By Dana Gornall
The office always had a strong chemical smell to it—possibly ammonia.
I’m not sure what the scent was, but I do remember sitting in the waiting room feeling my hands sweat a little and butterflies in my stomach. As a frequently ill child, I came to this office once a month to receive immunity-boosting injections. I would sit in one chair and my mother would sit in another waiting for a nurse to open the door and call me back. I would get up—always a little nervous—with a brave face (or so I imagined) and scale the carpeted, long hallway toward an office in the back.
The nurse would make small talk about how school was going or the weather; I would nod and respond with a smile.
The cold cotton against my skin made me jump a little and soon I’d feel the sharp sting of the needle plunge. I would bite my lip and wince, but try my best not to cry. If I didn’t cry, my mother would take me for a comic book when we were finished.
I wanted so much to be strong.
I’m not clear why this idea of being strong has always been so important to me or how I got it into my head, but it seems to be threaded into the core of my being. Maybe it isn’t so much strength, but sheer stubbornness that keeps me facing forward or standing back up.
Maybe it’s the fear that letting go means losing control.
Letting go is such a popular platitude right now. One might even say it is trending. It seems everywhere I turn, I see quotes and scraps of poetry plastered on digital paper backgrounds that profess the necessities of letting go. Being attached to anything, whether it be a person, a thing, an idea, a goal, is a bad thing. Attachment brings suffering. Suffering is optional, therefore we shouldn’t get attached.
To release, to let go, provides freedom.
These words are easy to say and quote and write pretty pieces of poetry about. So simple to post or meme over a faded picture of a sunset or sunrise, but with the full blown meaning that lies behind those words, rests a heaviness.
Letting go—to truly loosen a grasp on the familiar, the known, the comfortable—is terrifying.
I’ve let go of so many things in my life so far. Once attached to a home that I called mine, walls that I had painted and floors I helped line with carpet, I walked away without looking back. A garden I had planted full of lavender, chamomile and lemon balm by a back door now greets somebody else, or maybe has been dug up and covered over. Jobs I had put so many hours and days into I have left behind, and connections I had formed have been severed.

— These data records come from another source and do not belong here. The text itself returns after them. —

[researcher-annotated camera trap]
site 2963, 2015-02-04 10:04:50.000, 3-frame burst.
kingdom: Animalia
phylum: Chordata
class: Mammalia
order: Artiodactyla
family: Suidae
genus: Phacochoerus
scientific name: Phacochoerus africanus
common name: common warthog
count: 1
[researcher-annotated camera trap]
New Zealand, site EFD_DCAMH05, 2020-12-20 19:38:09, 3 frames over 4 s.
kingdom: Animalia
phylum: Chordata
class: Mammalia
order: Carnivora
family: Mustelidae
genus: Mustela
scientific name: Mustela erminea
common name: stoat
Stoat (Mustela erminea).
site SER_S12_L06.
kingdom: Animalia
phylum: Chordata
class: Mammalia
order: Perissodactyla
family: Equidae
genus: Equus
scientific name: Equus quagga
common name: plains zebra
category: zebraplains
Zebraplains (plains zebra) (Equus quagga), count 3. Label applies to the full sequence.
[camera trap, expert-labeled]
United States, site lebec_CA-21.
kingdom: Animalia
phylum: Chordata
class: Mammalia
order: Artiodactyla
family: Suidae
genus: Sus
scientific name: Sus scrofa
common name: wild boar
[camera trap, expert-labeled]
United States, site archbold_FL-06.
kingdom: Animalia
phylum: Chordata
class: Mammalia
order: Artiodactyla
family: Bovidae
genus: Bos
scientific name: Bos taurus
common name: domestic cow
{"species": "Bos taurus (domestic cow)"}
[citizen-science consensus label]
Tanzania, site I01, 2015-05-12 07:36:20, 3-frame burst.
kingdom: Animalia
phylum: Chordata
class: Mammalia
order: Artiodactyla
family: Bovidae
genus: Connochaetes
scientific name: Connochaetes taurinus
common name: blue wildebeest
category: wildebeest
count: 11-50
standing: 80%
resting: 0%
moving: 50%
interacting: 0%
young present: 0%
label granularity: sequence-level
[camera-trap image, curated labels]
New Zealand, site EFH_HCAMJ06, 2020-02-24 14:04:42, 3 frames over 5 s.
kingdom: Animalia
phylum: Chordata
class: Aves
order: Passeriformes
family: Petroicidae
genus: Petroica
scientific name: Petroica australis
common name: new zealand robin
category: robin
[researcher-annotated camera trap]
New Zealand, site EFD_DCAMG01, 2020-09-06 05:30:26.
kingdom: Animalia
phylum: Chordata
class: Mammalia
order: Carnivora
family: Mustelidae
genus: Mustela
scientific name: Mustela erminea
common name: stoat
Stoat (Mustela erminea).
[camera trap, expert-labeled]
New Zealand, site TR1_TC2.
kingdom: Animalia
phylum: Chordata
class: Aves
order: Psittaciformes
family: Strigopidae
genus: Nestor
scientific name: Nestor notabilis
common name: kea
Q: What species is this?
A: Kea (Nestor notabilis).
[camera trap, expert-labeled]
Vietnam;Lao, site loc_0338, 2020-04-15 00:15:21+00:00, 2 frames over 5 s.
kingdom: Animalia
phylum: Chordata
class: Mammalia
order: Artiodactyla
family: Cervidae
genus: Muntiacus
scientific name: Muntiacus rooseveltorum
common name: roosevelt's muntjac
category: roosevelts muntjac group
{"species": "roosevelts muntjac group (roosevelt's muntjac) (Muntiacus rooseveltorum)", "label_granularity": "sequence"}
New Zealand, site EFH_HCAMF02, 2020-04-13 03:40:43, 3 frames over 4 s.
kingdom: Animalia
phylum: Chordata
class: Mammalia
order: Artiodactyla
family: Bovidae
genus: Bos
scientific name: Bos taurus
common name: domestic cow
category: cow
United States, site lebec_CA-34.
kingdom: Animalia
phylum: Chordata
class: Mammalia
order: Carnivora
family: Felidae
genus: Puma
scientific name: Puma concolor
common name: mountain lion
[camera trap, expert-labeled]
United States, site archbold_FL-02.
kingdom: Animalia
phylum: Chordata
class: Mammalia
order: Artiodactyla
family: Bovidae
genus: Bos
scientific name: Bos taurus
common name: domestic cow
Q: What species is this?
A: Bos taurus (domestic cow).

I’ve let go of people, either willingly or unwillingly. The pasted on pictures of who I thought they were or of who they really were—sometimes the difference being quite far and wide—have slipped away once I finally loosened my grips on them and scattered to the wind in my goodbyes.
I’ve let go of all of the people I thought I was at one time or another. The faces I have tried on and worn for awhile, the ideas of all the things I thought were true that I had written down and held over my head, have been set down in search of more. I’ve let go of stars I have gazed at for what seemed like a thousand nights, allowing them to fall from the sky in a fiery blaze, disintegrating into darkness.
The letting go can be painful, and so in the attachment, the holding on, I allow myself to wait in that place of unreadiness.
In the attachment I have been able to wall myself off from feeling this way or that. I can latch onto a word or a thought and push away everything else. I can surround myself with all of the things I grasp, so much until I have blocked out all of the breathable spaces and feel completely protected.
It seems in the attachment, I can gather strength.
Life has suffering and suffering is caused by what we cling to. I repeat this to myself on dark, sleepless nights when my eyes refuse to sink into the cushion of a dream. But I am stubborn, and sometimes afraid.
I’ve branded that memory—that strong chemical odor of the waiting room, the carpeted hallway that seemed to stretch so far down, the feel of the cold cotton on my skin, and most of all, the wince on my face that pressed back my tears. It rests quietly into the outer corner of my mind and I bring it out in times when I need to be strong. Maybe someday I won’t need it any longer and I can loosen my grip, letting it fall away in a fiery blaze.
For now, I will find a little balance in my attachment. I will release and hold on, cling and set free. I will let myself slowly give in to the chaos, bit by bit and put on a brave face (or so I imagine).